:: EXERCISE INPUT

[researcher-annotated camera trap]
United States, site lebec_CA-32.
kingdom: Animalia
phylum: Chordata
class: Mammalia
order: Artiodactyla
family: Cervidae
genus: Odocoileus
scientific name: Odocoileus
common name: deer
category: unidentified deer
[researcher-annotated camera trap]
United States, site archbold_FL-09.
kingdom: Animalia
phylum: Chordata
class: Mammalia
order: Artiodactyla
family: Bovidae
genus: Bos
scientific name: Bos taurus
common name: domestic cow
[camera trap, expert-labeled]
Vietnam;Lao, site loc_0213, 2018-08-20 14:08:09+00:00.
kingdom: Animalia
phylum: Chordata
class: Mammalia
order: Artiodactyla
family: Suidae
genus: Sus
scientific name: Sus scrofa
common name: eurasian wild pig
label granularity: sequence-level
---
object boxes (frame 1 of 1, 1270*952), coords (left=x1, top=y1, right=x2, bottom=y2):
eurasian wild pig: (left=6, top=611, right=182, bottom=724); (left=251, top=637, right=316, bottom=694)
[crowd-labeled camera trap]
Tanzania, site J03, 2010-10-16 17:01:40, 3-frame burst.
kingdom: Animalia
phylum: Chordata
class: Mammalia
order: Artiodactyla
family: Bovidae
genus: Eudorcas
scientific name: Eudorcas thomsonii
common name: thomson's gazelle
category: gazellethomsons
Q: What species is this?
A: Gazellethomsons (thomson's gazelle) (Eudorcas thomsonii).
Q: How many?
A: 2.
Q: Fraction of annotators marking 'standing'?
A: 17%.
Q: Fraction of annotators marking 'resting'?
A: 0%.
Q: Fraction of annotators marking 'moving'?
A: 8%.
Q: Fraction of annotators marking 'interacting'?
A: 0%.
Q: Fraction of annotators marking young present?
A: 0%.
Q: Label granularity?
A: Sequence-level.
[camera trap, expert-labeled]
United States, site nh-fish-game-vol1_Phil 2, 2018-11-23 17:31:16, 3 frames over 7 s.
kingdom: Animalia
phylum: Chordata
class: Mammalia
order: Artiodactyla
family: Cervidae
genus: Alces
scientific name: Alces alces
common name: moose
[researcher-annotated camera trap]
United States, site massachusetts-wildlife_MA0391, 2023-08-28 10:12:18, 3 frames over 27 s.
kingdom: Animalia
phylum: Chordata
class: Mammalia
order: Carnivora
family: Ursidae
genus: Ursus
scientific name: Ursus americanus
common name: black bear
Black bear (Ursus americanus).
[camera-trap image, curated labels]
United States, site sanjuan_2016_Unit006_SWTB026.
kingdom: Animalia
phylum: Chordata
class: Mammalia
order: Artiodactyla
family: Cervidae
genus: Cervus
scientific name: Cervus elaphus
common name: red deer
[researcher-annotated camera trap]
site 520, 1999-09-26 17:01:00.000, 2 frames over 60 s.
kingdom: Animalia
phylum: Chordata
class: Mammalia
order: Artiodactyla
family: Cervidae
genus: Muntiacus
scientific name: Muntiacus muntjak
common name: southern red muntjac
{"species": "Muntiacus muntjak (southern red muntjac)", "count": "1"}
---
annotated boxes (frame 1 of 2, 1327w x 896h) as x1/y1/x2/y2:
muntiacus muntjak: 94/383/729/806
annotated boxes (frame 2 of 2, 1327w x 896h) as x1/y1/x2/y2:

::::

● REQUIREMENT:
Each record must be reproduced exactly. Keep every one.

● ANSWER TO THE EXERCISE:
[researcher-annotated camera trap]
United States, site lebec_CA-32.
kingdom: Animalia
phylum: Chordata
class: Mammalia
order: Artiodactyla
family: Cervidae
genus: Odocoileus
scientific name: Odocoileus
common name: deer
category: unidentified deer
[researcher-annotated camera trap]
United States, site archbold_FL-09.
kingdom: Animalia
phylum: Chordata
class: Mammalia
order: Artiodactyla
family: Bovidae
genus: Bos
scientific name: Bos taurus
common name: domestic cow
[camera trap, expert-labeled]
Vietnam;Lao, site loc_0213, 2018-08-20 14:08:09+00:00.
kingdom: Animalia
phylum: Chordata
class: Mammalia
order: Artiodactyla
family: Suidae
genus: Sus
scientific name: Sus scrofa
common name: eurasian wild pig
label granularity: sequence-level
---
object boxes (frame 1 of 1, 1270*952), coords (left=x1, top=y1, right=x2, bottom=y2):
eurasian wild pig: (left=6, top=611, right=182, bottom=724); (left=251, top=637, right=316, bottom=694)
[crowd-labeled camera trap]
Tanzania, site J03, 2010-10-16 17:01:40, 3-frame burst.
kingdom: Animalia
phylum: Chordata
class: Mammalia
order: Artiodactyla
family: Bovidae
genus: Eudorcas
scientific name: Eudorcas thomsonii
common name: thomson's gazelle
category: gazellethomsons
Q: What species is this?
A: Gazellethomsons (thomson's gazelle) (Eudorcas thomsonii).
Q: How many?
A: 2.
Q: Fraction of annotators marking 'standing'?
A: 17%.
Q: Fraction of annotators marking 'resting'?
A: 0%.
Q: Fraction of annotators marking 'moving'?
A: 8%.
Q: Fraction of annotators marking 'interacting'?
A: 0%.
Q: Fraction of annotators marking young present?
A: 0%.
Q: Label granularity?
A: Sequence-level.
[camera trap, expert-labeled]
United States, site nh-fish-game-vol1_Phil 2, 2018-11-23 17:31:16, 3 frames over 7 s.
kingdom: Animalia
phylum: Chordata
class: Mammalia
order: Artiodactyla
family: Cervidae
genus: Alces
scientific name: Alces alces
common name: moose
[researcher-annotated camera trap]
United States, site massachusetts-wildlife_MA0391, 2023-08-28 10:12:18, 3 frames over 27 s.
kingdom: Animalia
phylum: Chordata
class: Mammalia
order: Carnivora
family: Ursidae
genus: Ursus
scientific name: Ursus americanus
common name: black bear
Black bear (Ursus americanus).
[camera-trap image, curated labels]
United States, site sanjuan_2016_Unit006_SWTB026.
kingdom: Animalia
phylum: Chordata
class: Mammalia
order: Artiodactyla
family: Cervidae
genus: Cervus
scientific name: Cervus elaphus
common name: red deer
[researcher-annotated camera trap]
site 520, 1999-09-26 17:01:00.000, 2 frames over 60 s.
kingdom: Animalia
phylum: Chordata
class: Mammalia
order: Artiodactyla
family: Cervidae
genus: Muntiacus
scientific name: Muntiacus muntjak
common name: southern red muntjac
{"species": "Muntiacus muntjak (southern red muntjac)", "count": "1"}
---
annotated boxes (frame 1 of 2, 1327w x 896h) as x1/y1/x2/y2:
muntiacus muntjak: 94/383/729/806
annotated boxes (frame 2 of 2, 1327w x 896h) as x1/y1/x2/y2:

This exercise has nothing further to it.